LBW was noted in 45% of neonates from severely anemic mothers, compared to 12% in the non-anemic group. The strong correlation between anemia and fetal growth restriction can be attributed to placental insufficiency and chronic hypoxia, which impair intrauterine growth (13,14). Studies have also shown that iron deficiency in early pregnancy disrupts fetal brain development and may have long-term neurodevelopmental consequences (15).
SGA prevalence was higher in anemic mothers, with the highest risk seen in the severe anemia group. These findings are consistent with earlier studies reporting a direct relationship between maternal Hb levels and fetal growth parameters (16,17). Effective antenatal screening and supplementation programs can help mitigate these risks and improve neonatal outcomes (18).
The findings of this study underscore the importance of early anemia detection through routine antenatal screening.

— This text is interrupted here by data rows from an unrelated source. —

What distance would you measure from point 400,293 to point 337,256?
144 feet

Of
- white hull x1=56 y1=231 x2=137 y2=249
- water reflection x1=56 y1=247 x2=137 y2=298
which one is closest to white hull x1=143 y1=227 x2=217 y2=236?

Current guidelines recommend screening for anemia during the first trimester and initiating iron supplementation if Hb levels are below 11 g/dL (19). However, adherence to these guidelines varies, and many cases remain undiagnosed until later stages of pregnancy, when interventions are less effective (20).
Preventive strategies should focus on early identification and correction of iron deficiency through dietary counseling, oral iron therapy, and, in severe cases, intravenous iron administration. Fortification of staple foods with iron and folic acid has been successful in reducing anemia prevalence in many countries (21,22). Additionally, addressing underlying causes such as malaria, infections, and inadequate maternal nutrition is essential for a comprehensive approach to anemia management (23).
This study had certain limitations. The analysis was based on a single-center cohort, which may limit the generalizability of the findings. Additionally, other potential risk factors, such as genetic hemoglobinopathies and micronutrient deficiencies, were not assessed. Future research should focus on multicenter studies with a larger sample size to confirm these associations. Longitudinal studies evaluating the long-term effects of maternal anemia on child development and health outcomes are also warranted.
Maternal anemia in early pregnancy is associated with a significantly increased risk of maternal complications such as gestational hypertension and postpartum hemorrhage, as well as neonatal adverse outcomes, including preterm birth, low birth weight, and SGA. The severity of anemia directly correlates with the risk of these complications. Early laboratory diagnosis and timely interventions, including iron supplementation and nutritional support, are crucial to improving maternal and neonatal health outcomes. Strengthening antenatal screening programs and ensuring adherence to anemia prevention guidelines can play a vital role in reducing the burden of anemia-related complications.